Forced swimming test
The forced swimming test (FST) was used to evaluate depression-like behaviors. After the 5-week period of stress administration, rats were placed individually in a water filled cylinder (height: 80 cm, diameter: 30 cm, 25 °C) for 15 min of forced swimming in the training session. At 24 h after this training session, the rats were again placed in the water filled cylinder for the 5 min test session. During this 5 min test session, immobility and horizontal movement times were recorded. Rats floating motionless without struggling or making minimal movements only necessary to maintain their heads above the water surface were considered to be immobile. Horizontal movement throughout the cylinder was defined as swimming while vertical movement against the wall of the cylinder was defined as climbing.
Sucrose preference test
The sucrose preference test (SPT) was performed 5 weeks after CUS treatment as a means of assessing anhedonia symptoms in rats. As described in the previous literature with minor modifications [17]. Briefly, rats were placed individually in cages with two bottles of sucrose solution (1%, w/v) for the first 24 h period and then one bottle of sucrose solution was replaced with tap water for the second 24 h period. After this adaptation phase, rats were deprived of food and water for 24 h and then permitted access to two bottles for 3 h, one bottle containing 100 ml of 1% sucrose solution and the other containing 100 ml of tap water. Sucrose preference was defined as sucrose consumption/[water consumption + sucrose consumption] × 100% during the test phase.
Morris water maze
The Morris water maze (MWM) test was performed to evaluate spatial memory and learning ability in an aqueous environment. The water maze, a cylindrical pool (60 cm in radius, 50 cm in height), was visually separated into four quadrants. A platform with a diameter of 13 cm was placed 1 cm below the waterline in the center of one quadrant below the water surface. During the 5 days of training sessions, each rat was placed at one of four start locations facing the wall of the pool and trained to locate the platform in the fourth quadrant within 60 s and then remained on the platform for 30 s. If the rat failed to locate the platform within 60 s, it was guided to the platform and was required to remain there for 15 s. The sixth day was the test day. The platform was withdrawn, and the rat was placed in the opposite quadrant of the goal quadrant to swim freely for 60 s. Defines the platform as the target quadrant, and SMART records the time within the target quadrant and the number of times across the platform (SMART is a video tracking platform software).

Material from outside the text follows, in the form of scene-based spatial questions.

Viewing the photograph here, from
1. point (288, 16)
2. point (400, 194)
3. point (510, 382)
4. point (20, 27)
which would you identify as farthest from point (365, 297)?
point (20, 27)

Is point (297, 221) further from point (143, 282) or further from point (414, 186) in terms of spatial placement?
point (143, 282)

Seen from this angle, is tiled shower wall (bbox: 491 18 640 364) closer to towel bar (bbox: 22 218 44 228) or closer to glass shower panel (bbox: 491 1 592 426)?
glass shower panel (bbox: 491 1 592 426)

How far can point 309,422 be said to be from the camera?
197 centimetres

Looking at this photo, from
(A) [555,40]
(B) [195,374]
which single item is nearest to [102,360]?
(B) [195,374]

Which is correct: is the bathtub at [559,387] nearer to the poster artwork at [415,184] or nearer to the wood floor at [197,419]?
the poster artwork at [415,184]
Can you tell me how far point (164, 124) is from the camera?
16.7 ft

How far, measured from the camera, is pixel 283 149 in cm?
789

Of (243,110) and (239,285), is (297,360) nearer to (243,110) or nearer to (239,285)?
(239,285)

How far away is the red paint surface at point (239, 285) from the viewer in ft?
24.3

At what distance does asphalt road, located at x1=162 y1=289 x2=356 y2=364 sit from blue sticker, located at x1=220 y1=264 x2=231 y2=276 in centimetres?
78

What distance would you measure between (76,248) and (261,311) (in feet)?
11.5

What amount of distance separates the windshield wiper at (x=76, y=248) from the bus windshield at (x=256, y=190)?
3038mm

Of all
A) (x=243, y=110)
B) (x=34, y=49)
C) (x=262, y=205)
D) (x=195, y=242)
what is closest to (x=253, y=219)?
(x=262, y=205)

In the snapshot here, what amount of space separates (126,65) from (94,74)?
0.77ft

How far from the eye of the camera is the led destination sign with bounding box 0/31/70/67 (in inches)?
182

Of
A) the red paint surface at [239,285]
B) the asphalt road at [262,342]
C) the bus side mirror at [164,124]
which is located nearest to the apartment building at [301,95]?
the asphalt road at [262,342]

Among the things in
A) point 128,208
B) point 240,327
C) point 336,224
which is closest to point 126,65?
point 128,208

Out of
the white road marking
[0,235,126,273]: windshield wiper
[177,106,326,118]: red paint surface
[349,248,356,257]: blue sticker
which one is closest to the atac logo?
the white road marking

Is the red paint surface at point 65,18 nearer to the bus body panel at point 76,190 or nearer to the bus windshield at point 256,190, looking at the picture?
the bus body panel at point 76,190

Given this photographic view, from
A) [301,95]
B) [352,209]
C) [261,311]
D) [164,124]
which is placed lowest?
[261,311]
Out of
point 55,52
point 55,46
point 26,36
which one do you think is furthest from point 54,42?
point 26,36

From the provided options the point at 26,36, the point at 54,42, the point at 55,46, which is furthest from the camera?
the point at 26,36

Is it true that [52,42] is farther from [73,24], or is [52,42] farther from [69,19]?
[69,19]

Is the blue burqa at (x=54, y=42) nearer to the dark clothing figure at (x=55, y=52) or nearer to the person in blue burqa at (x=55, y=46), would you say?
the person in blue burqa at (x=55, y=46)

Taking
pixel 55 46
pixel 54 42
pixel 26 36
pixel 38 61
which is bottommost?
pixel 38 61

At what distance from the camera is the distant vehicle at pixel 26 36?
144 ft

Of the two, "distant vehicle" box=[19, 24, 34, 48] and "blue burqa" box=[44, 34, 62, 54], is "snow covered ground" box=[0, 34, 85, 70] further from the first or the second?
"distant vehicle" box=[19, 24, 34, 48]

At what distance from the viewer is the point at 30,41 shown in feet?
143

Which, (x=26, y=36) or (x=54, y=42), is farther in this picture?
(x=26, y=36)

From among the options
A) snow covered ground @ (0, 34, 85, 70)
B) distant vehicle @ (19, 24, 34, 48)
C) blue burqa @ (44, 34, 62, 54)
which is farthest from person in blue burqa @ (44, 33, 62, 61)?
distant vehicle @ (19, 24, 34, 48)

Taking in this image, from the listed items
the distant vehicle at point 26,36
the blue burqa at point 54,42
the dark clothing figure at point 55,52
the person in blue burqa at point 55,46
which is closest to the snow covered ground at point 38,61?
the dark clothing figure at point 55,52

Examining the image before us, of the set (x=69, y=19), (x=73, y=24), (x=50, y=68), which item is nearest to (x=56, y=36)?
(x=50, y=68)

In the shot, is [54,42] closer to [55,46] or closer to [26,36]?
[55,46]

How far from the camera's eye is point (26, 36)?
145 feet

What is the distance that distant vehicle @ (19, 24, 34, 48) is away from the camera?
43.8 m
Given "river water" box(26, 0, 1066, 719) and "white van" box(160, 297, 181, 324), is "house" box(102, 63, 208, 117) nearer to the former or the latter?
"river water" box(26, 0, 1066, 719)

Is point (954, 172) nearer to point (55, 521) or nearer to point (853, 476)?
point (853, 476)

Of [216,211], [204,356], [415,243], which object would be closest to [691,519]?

Dual-luciferase reporter assay
The experimental plasmid was constructed by RiboBio Technology (Guangzhou). Luciferase reporter assays were performed according to the following description. First, the 3′-UTR sequences of wild-type (WT) or mutant-type (MUT) RGS12s were cloned into the luciferase reporter plasmid, and were co-transfected with the miR-204-5p mimic or miR-NC into HEK-293 T cells for 48 h. To analyze interactions between miR-204-5p and RGS12, firefly luciferase activities were measured after transfection using the Dual-Luciferase Reporter Assay System. All luciferase values were normalized to those of firefly luciferase and expressed as fold induction relative to basal activity.
miRNA library construction and sequencing
According to the manufacturer's instructions, total RNA was isolated from hippocampal DG region tissues using Trizol kit (Invitrogen) for the preparation and sequencing of miRNA libraries. The RNA integrity (RIN) was accessed using Agilent 2200 Tapestation (Agilent Technologies, USA). Small RNAs were reverse transcribed into cRNAs and amplified by PCR. The PCR products were sequenced using the HiSeq 2500 and HiSeq 3000 (Illumina, USA) platform at the RiboBio Company (Guangzhou, China). The up-regulated and down-regulated MicroRNAs with significant differences in expression ranked by fold changes in microarray are listed in Additional file 2: Table S2.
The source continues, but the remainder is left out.